Systematische Verfolgung: Bahai im Iran

Die Religionsgemeinschaft der Bahai hat weltweit etwa sechs Millionen Anhänger. In ihrem Ursprungland Iran sind die Bahai bis heute systematischer Verfolgung und Benachteiligung durch den Staat ausgesetzt.

Die Bahai stellen die größte nicht islamische Minderheit im Iran. Schätzungen zufolge könnten es etwa 300.000 sein, so Adib Reyhani, Pressesprecher der Bahai-Religionsgemeinschaft Österreich, gegenüber religion.ORF.at. Dennoch sind die Bahai im Iran offiziell keine religiöse Minderheit wie etwa Christen, Juden und Zoroastrier. Die meisten Bahai, rund 2,2 Millionen, leben heute in Indien, auch die USA haben eine große Bahai-Gemeinde. Weltweit schätzt man ihre Zahl auf sechs Millionen. „Im Großen und Ganzen“ empfänden sich die Bahai in den meisten Ländern als gut integriert, sagte Reyhani.

__Gespeicherte Daten__:

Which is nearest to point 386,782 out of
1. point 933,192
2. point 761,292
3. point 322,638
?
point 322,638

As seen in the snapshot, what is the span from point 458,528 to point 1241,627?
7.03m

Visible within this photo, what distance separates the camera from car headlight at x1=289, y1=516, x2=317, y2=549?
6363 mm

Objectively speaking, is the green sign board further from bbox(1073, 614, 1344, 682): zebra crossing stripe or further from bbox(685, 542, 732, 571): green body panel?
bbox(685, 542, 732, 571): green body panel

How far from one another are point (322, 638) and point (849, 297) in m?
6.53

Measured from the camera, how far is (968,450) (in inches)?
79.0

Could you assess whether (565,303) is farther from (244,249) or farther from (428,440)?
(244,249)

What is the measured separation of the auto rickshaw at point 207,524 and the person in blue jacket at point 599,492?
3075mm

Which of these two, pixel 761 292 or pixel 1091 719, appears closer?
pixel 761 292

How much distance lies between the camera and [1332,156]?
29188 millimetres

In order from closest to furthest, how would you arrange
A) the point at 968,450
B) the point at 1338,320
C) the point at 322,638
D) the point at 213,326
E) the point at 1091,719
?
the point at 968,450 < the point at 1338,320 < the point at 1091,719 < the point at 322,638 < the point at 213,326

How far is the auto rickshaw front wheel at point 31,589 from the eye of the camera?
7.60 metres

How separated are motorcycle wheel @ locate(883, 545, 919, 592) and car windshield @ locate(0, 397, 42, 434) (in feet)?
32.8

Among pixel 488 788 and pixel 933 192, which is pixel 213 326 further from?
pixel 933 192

__Arbeitsanweisung__: Prüfe, ob die folgenden Aussagen mit dem Text über die Bahai im Iran übereinstimmen, und beantworte jede mit Ja oder Nein sowie den entscheidenden Worten des Textes im genauen Wortlaut: (a) Die meisten Bahai leben heute in Indien. (b) Im Iran sind die Bahai offiziell als religiöse Minderheit anerkannt. (c) Die Bahai sind die größte nicht islamische Minderheit im Iran. Die Zeilen stammen aus einer anderen Quelle als der Text über die Bahai im Iran.

__Lösung__:
(a) Ja – „Die meisten Bahai, rund 2,2 Millionen, leben heute in Indien“
(b) Nein – „Dennoch sind die Bahai im Iran offiziell keine religiöse Minderheit wie etwa Christen, Juden und Zoroastrier.“
(c) Ja – „Die Bahai stellen die größte nicht islamische Minderheit im Iran.“